We are 15 minutes into a round-table chat with Jackie Tyrrell when a valid question is posed.
‘Do you think any player will ever reach 11 All-Ireland winners’ medals?’
Tyrrell certainly kept good company. He was great company himself.
“I think Richie [Hogan] and TJ [Reid] definitely do. What do they have, seven or eight. Seven, okay… they could. I wouldn’t rule it out.”
Tyrrell was hoping to end on 10 himself, and join the great Henry Shefflin, but Tipperary got in the way. Now retired, the no-nonsense defender has time to reflect on a pretty decent inter-county career.
Tyrrell’s proudest moment in the black and amber arrived, he says, when Tipperary were staved off over two frantically contested game. The Cats were one Hawk Eye decision away from losing the final but clamped down on Tipp’s attackers in the replay to win by three points.
“The replay against Tipperary was an amazing, amazing, amazing day,” says Tyrrell.
“That was definitely my best 70 minutes in a Kilkenny jersey. As backs we hadn’t had the best day in the previous game.
“I marked ‘Bubbles’ O’Dwyer that day and after 45 seconds I blocked him down in the middle of the field and Paul Murphy came up and blocked Lar Corbett. That was the tempo for the day and we brought it for 70 minutes.
“It was just a hugely satisfying day for us.”

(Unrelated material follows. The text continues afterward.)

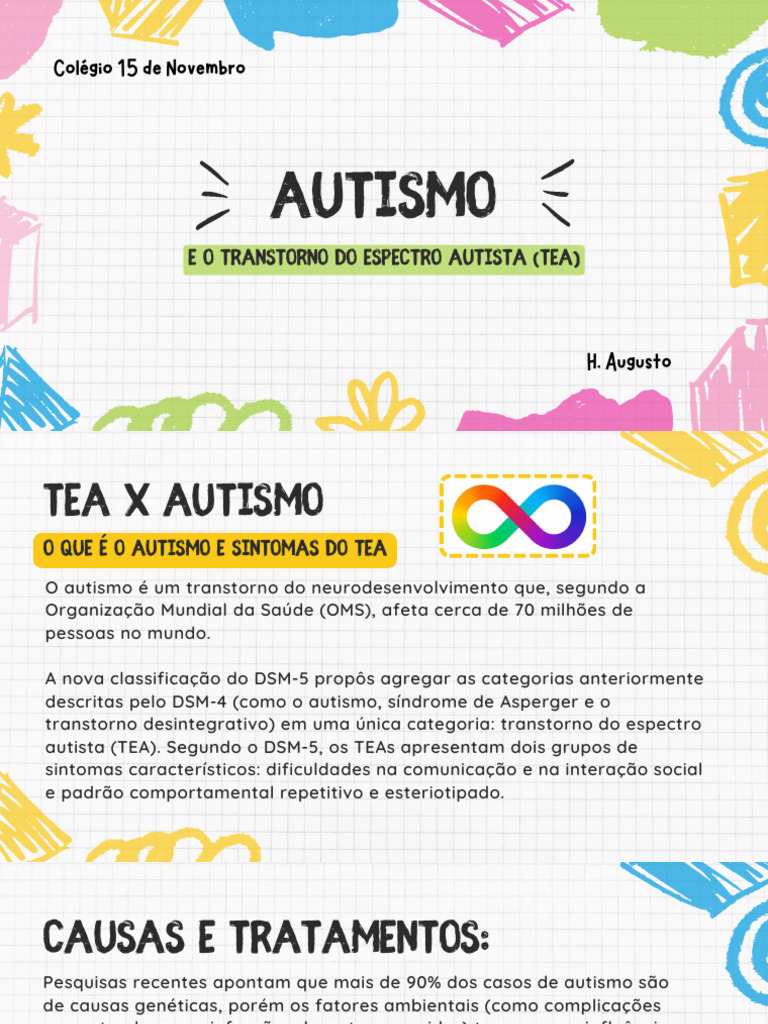 Entendendo o Transtorno do Espectro Autista | PDF | Autismo | Conceitos ...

If the James Stephens’ man looks back on 2014 with fondness, he does so with mixed emotions when he considers another All-Ireland final victory in 2009.
Tipperary were the familiar foes and Tyrrell laid in a massive hit to the solar plexus of 21-year-old Premier forward Seamus Callanan after only three minutes. As markers go, this was a big one.
Tyrrell, who scored a point in Kilkenny’s 2-22 to 0-23 victory, says he honestly did not go into the game thinking of laying one on Callanan. He continues:
“So many people say to me, ‘Oh you sorted Callanan out’. I’m still a bit embarrassed by that. It doesn’t sit well with me.
“It’s not a regret but I would have rathered not to have done it. I wasn’t going out thinking ‘I’m going to sort this lad out’. It just happened; it was a free and a yellow card. It could have probably been a red card.
“It wasn’t intentional and I don’t really like to talk about it when people come up and talk to me. It’s definitely not in my top 10 moments. I like to think I’m a physical player but I probably stepped over the line a bit that day.”
Callanan was restricted to 0-3 that day but he has continued to take the hits and come back for more. The forward scored 0-13 in September’s Al-Ireland final as Tyrrell, an unused sub, was forced to look on from the bench.
As we know, though, there’s no such thing as a last laugh in the storied Kilkenny/Tipperary rivalry.
There’s only next year. Always next year.